* What to do *
(A) In the passage on parsing expressions, what is done with a token that is a value or a variable?
(B) Please resume the passage on parsing expressions from where it stops.

* Selected text *
^^^^^^^^^^^^^^^^

Tokenization means matching the identifiers in the expressions against a list of variable names and function names. We can also support contants that get converted to floats directly in the tokenization process. That is useful for things like pi.
The tokenization process converts our sample expression to something like this:
{ sin, (, t, ), +, 0.1, *, cos, (, 10, *, t, ) }
Now we need to convert this to infix notation. One way would be to write a full blown yacc parser with all that entails, but for this kind of simple expressions we can get away with something simpler, such as Dijkstra's Shunting Yard algorithm.
I actually use an even simpler variant that doesn't support right-associative operators, where I just process the input tokens one by one. If the token is a value or a variable I put it directly in the output. If the token is a function or an operator I push it to a function stack. But before I do that, I pop all functions with higher precedence from the function stack and put them in the output. Precedence takes parenthesis level into account, so a + nested in three parentheses has higher precedence than a * nested in two.

^^^^^^^^^^^^^^^^

* Extracted entries *
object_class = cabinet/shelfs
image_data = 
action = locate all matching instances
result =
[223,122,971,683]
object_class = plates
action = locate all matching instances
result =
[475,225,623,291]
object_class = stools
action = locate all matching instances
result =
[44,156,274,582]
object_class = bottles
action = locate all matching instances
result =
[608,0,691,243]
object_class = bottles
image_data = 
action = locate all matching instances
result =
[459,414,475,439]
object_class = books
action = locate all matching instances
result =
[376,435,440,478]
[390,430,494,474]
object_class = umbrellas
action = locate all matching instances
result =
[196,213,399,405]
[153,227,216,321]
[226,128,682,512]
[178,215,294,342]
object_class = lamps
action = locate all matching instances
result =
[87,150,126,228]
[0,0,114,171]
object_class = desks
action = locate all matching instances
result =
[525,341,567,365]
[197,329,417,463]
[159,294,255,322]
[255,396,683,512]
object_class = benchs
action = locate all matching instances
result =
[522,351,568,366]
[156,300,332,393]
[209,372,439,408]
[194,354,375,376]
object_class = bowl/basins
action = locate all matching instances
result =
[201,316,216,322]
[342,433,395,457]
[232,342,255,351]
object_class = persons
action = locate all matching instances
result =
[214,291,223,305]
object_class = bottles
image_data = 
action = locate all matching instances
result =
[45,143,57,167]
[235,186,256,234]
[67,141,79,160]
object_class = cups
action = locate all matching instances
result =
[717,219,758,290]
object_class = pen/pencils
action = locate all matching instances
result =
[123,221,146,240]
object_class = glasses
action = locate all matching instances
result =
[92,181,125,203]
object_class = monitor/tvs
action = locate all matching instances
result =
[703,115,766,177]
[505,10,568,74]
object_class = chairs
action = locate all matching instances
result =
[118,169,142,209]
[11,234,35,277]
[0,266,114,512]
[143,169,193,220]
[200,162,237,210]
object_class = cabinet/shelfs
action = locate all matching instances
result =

^^^^^^^^^^^^^^^^

* Per-task outputs *
(A) It is put directly in the output.

(B)
Let us see how this works for our simple example:
Input | Output | Stack |
---|---|---|
sin ( t ) + 0.1 * cos ( 10 * t ) | ||
( t ) + 0.1 * cos ( 10 * t ) | sin | |
+ 0.1 * cos ( 10 * t ) | t | sin |
0.1 * cos ( 10 * t ) | t sin | + |
* cos ( 10 * t ) | t sin 0.1 | + |
cos ( 10 * t ) | t sin 0.1 | + * |
( 10 * t ) | t sin 0.1 | + * cos |
* t | t sin 0.1 10 | + * cos |
t | t sin 0.1 10 | + * cos (*) |
t sin 0.1 10 t | + * cos (*) | |
t sin 0.1 10 t * | + * cos | |
t sin 0.1 10 t * cos | + * | |
t sin 0.1 10 t * cos * | + | |
t sin 0.1 10 t * cos * + |
Constant Folding
To further improve efficiency we may want to distinguish the cases where the users have actually written an expression (such as “sin x”) from the cases where they have just written a constant (“0.5”) or a constant valued expression (“2*sin(pi)”). Luckily, constant folding is really easy to do in an RPL expression.
After tokenizing and RPL conversion, the expression “2 * sin(pi)” has been converted to:
2 3.14159265 sin *
We can constant fold a function of arity n if the n argument that preceedes it are constants. So in the sample above we can constant fold sin to:
2 3.14159265 sin *
2 0 *
Continuing, we can fold *
2 0 *
0
If we end up with a constant expression, the byte code will used be a single PUSH_FLOAT operation. We can detect that and bypass the expression evaluation all together for that case.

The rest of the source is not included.